__SUPPLIED TEXT__.
────────

It is only to avoid this intolerable situation that human beings resolve to enter a social contract by which they surrender their rights and prerogatives to the Leviathan state. The practically unlimited authority granted to the sovereign is, paradoxically, in the self-interest of each party to the contract. Once again, Hobbes would insist that the sovereign remains utterly indifferent to matters of moral excellence or spiritual attainment; rather, his purpose is to protect warring individuals from one another. And this touches on a deeper matter, namely, Hobbes’s unambiguous assumption that, pace practically the entire tradition of political philosophy that came before him, we are not by nature political or social. We are so only artificially and by means of a contractual contrivance. Relatedly, we are not naturally good or ordered to friendship—just the contrary. The entire Hobbesian program rests upon the conviction that our natural state is one of utter self-interest and hostility to our neighbors. In his pithy formula: the state of nature is the state of war.
Locke. Now Hobbes’s program was, in essentials, adopted by John Locke, though Locke softened it in certain regards. For instance, he opined that a kind of natural moral law obtained even in the pre-political state of nature, and he held that one exited that state by means of two contracts, not one as in Hobbes, thus allowing for the possibility of rebelling against a corrupt state without reverting, ipso facto, into the state of war. But the amoral, non-teleological conception of political life remained in place.
Thus, for Locke, rights are but a function of our desire to preserve life and avoid violent death. In his language, we have a right to those things that we cannot not desire: life itself, and its necessary concomitants, liberty and property. Any sense of a transcendent good to which human life is properly ordered or of a common good that goes beyond the mere physical well-being of the members of the political society is, in the Hobbesian manner, missing. The government, which secures these rights, remains, if I might put it this way, protective rather than directive. This citation from Locke’s letter on toleration is apposite here: “The commonwealth seems to me to be a society of men constituted only for the procuring, preserving, and advancing their own civil interests…. Civil interests I call life, liberty, health, and indolency [sic] of body; and the possession of outward things, such as money, lands, houses, furniture, and the like.”REF
The Lockean suspension of the metaphysical good becomes even clearer when one ventures outside of Locke’s explicitly political writing and turns to his epistemological masterpiece, An Essay on Human Understanding.REF In this text, Locke lays out a revolutionary idea of will as primarily an active power of self-determination. Whereas on the traditional reading, a good outside of the will prompts that faculty to respond. On Locke’s interpretation, the will has ontological primacy and remains undetermined by anything outside itself. Here is his account: “For that which determines the general power of directing, to this or that particular direction, is nothing but the agent itself exercising the power it has that particular way.”REF
In a radical departure from the standard interpretation, Locke holds that the direct object of the will is not a thing but an action, namely its own.

────────

__WHAT THE TASK REQUIRES__.
Transcribe everything from "Locke. Now Hobbes’s" down to "remained in place." in the passage on Hobbes and Locke.

__GIVEN MATERIAL__.
────────

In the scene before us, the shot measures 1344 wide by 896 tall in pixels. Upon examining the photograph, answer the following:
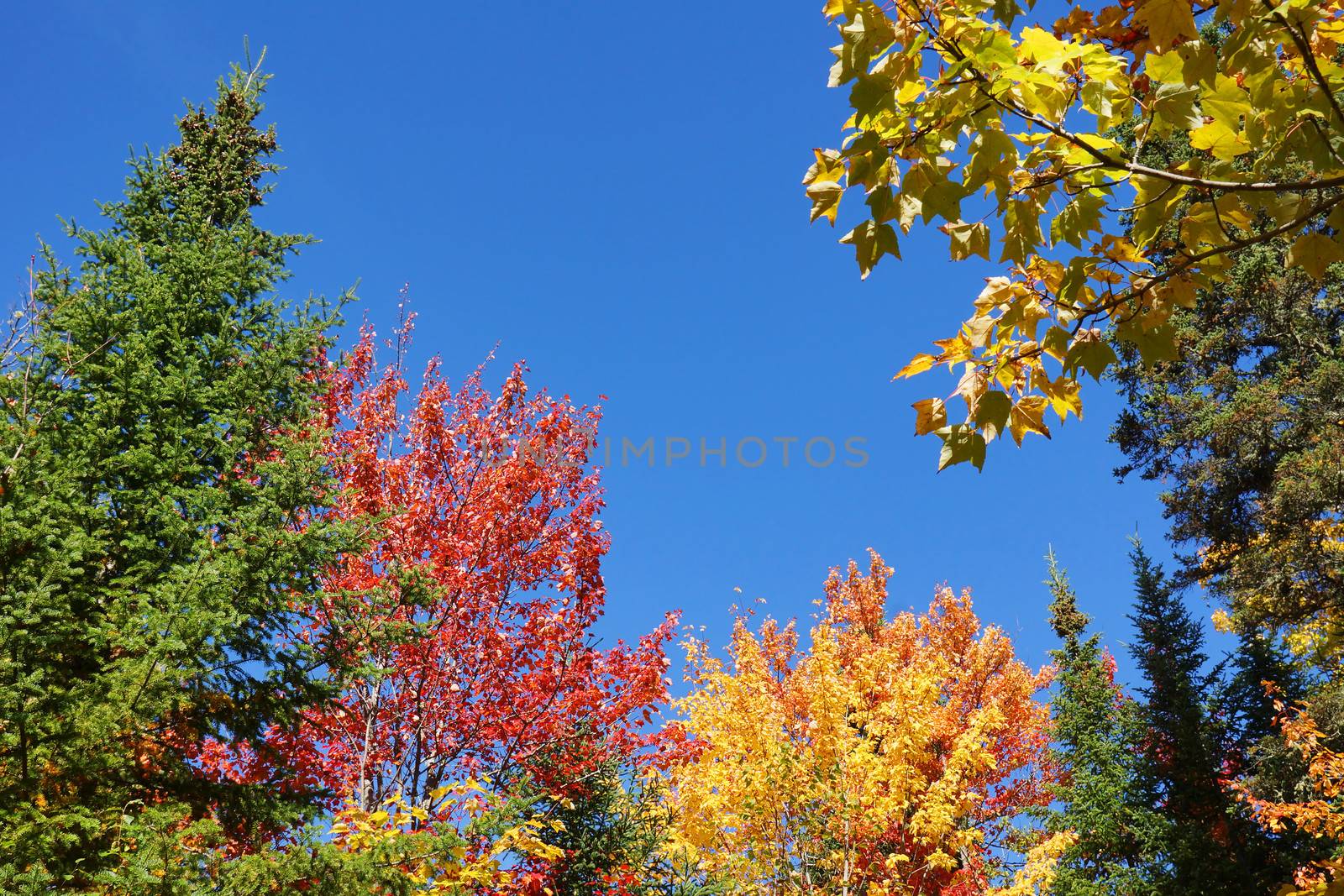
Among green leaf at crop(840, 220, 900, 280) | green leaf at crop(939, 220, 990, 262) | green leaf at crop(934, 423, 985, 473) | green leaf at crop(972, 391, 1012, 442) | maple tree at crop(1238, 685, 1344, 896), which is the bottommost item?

────────

__CORRECT OUTPUT__.
Locke. Now Hobbes’s program was, in essentials, adopted by John Locke, though Locke softened it in certain regards. For instance, he opined that a kind of natural moral law obtained even in the pre-political state of nature, and he held that one exited that state by means of two contracts, not one as in Hobbes, thus allowing for the possibility of rebelling against a corrupt state without reverting, ipso facto, into the state of war. But the amoral, non-teleological conception of political life remained in place.